Consumer-driven Healthcare “enables people to obtain the healthcare they want at a price they are willing to pay” (Herzlinger, 2004). This is clearly an economic perspective (it’s behind the move towards health savings accounts in the U.S.) as championed recently by Regina Herzlinger at Harvard. This term has also been used, however, in a much more expansive context. For instance, “In the consumer-driven model, consumers occupy the primary decision-making role regarding the health care that they receive” (Goodman, 2006). With this conceptual framework, the patient is at the center of all healthcare decision-making, not just the economic aspects thereof.
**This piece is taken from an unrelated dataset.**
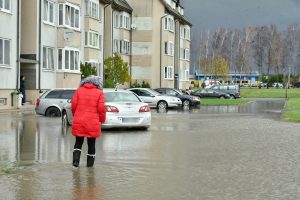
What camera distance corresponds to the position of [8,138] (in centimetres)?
1680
Evidence-based Medicine (EBM) is “the conscientious, explicit and judicious use of current best evidence in making decisions about the care of individual patients” (Sackett et al., 2006, p. 71). This early definition -(and the one still used on Oxford’s Centre for Evidence-based Medicine’s website (www.cebm.net) is provider-focused. Subsequently, in 2000, the definition was modified to include patient values and preferences as implicit in every clinical decision (Guyatt et al., 2000). One might quibble about whether patient values and preferences should in fact be explicit, not implicit, but suffice to say that it is now widely recognized that EBM is a three-legged stool, comprised of the triad of evidence +provider expertise + patient preferences. In this EBM framework, provider expertise is needed to bridge the inferential gap between population-based evidence and the individual patient. And each patient's values and preferences should narrow that inferential gap further. But since the introduction of EBM nearly two decades ago, the primary focus of EBM proponents has been on evidence, seemingly at the expense of patient preferences and provider expertise. Perhaps this is why the promise of EBM to foster the most efficient and high quality healthcare has not yet been realized.